We produced word clouds (see for example the word cloud regarding Wang, et al. (2020a) before its retraction) for each retracted publication and their retraction notices before and after retraction. We also performed searches in the tweet texts for phrases related to the retraction reasons (e.g., ‘LOD,’ ‘limit of detection,’ ‘flow cytometry,’ ‘Surgisphere,’ and ‘data’). Inspection of the word clouds did not provide additional phrases than those taken from the retraction notices. A manual inspection of the tweet texts that contain these phrases revealed that these tweets indeed mentioned the problems of the retracted papers before the retraction date in the case of two of the three publications in our case study. Our results indicate that some studies are indeed robustly discussed by experts on Twitter.

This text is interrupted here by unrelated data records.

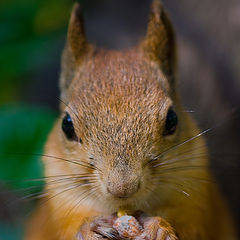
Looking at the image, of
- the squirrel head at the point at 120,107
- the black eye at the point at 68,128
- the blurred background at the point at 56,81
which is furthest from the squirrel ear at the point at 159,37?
the black eye at the point at 68,128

These findings lead to the conclusion that Twitter data might be helpful for spotting potential problems with publications. However, an early warning system that uses Twitter data and maybe other sources from the internet can only provide hints to potential problems. Possible problematic cases have to be carefully evaluated by experts in the field. The closed peer review organized by many journals might not be enough to prevent errors in published research articles. A more open peer review might help to prevent such errors in the first place, and post-publication peer review forums might help to correct the scientific record. Our findings are based on a very small sample and manually chosen search phrases. Further studies based on larger publication sets using a consolidated set of search phrases should be conducted to see whether our encouraging results can be confirmed or not. It might also be valuable to include other data sources than Twitter (e.g., discussions on post-publication peer-review sites, such as PubPeer) for follow-up studies.

This post draws on the authors’ article, “Can tweets be used to detect problems early with scientific papers? A case study of three retracted COVID-19/SARS-CoV-2 papers,” published in Scientometrics.